GOT2, also known as Glutamic-oxaloacetic transaminase 2, is a highly tissue-specific gene in the liver. It is a key component of the malate-aspartate shuttle, which is crucial for maintaining intracellular NAD(H) redox balance and amino acid metabolism [3,4]. This shuttle mechanism enables cells to transfer reducing equivalents from the cytosol to the mitochondria, and GOT2 is also involved in mutant KRAS-mediated rewiring of glutamine metabolism in pancreatic ductal adenocarcinoma [2].

In hepatocellular carcinoma (HCC), knockdown of GOT2 in HCC cells promoted proliferation, migration, invasion, and in mouse models of HCC, loss of GOT2 promoted tumor growth as well as hematogenous and intrahepatic metastasis. Mechanistically, it enhanced glutaminolysis, nucleotide synthesis, and glutathione synthesis by reprogramming glutamine metabolism, activating the PI3K/AKT/mTOR pathway [1].

In pancreatic cancer, the loss of GOT2 in vitro disturbed redox homeostasis and halted proliferation of pancreatic ductal adenocarcinoma (PDA) cells.
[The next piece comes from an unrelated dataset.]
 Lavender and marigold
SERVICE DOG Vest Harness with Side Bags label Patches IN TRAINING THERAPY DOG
However, in xenograft PDA or autochthonous mouse models, loss of GOT2 had no effect on tumor growth as the pancreatic tumor microenvironment, specifically cancer-associated fibroblasts releasing pyruvate, could rescue the proliferation of GOT2-knockdown cells [2].
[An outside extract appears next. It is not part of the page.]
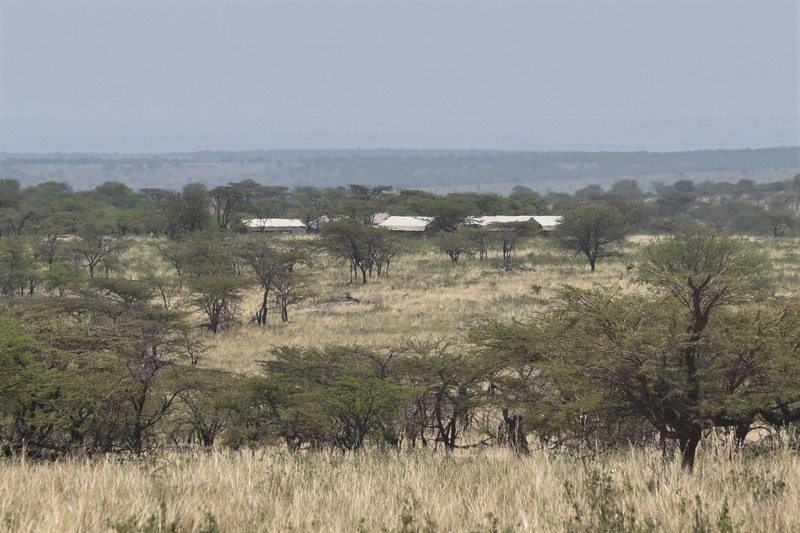 Our camp in the Serengeti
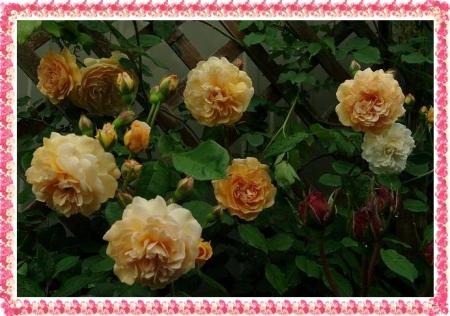 rose513 058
In conclusion, GOT2 plays a significant role in maintaining cellular redox balance and amino acid metabolism through its involvement in the malate-aspartate shuttle. Gene knockout studies in mouse models have revealed its complex role in cancer development, showing differential effects in vitro and in vivo depending on the tumor microenvironment. These findings provide insights into potential therapeutic and diagnostic applications for HCC and pancreatic cancer [1,2].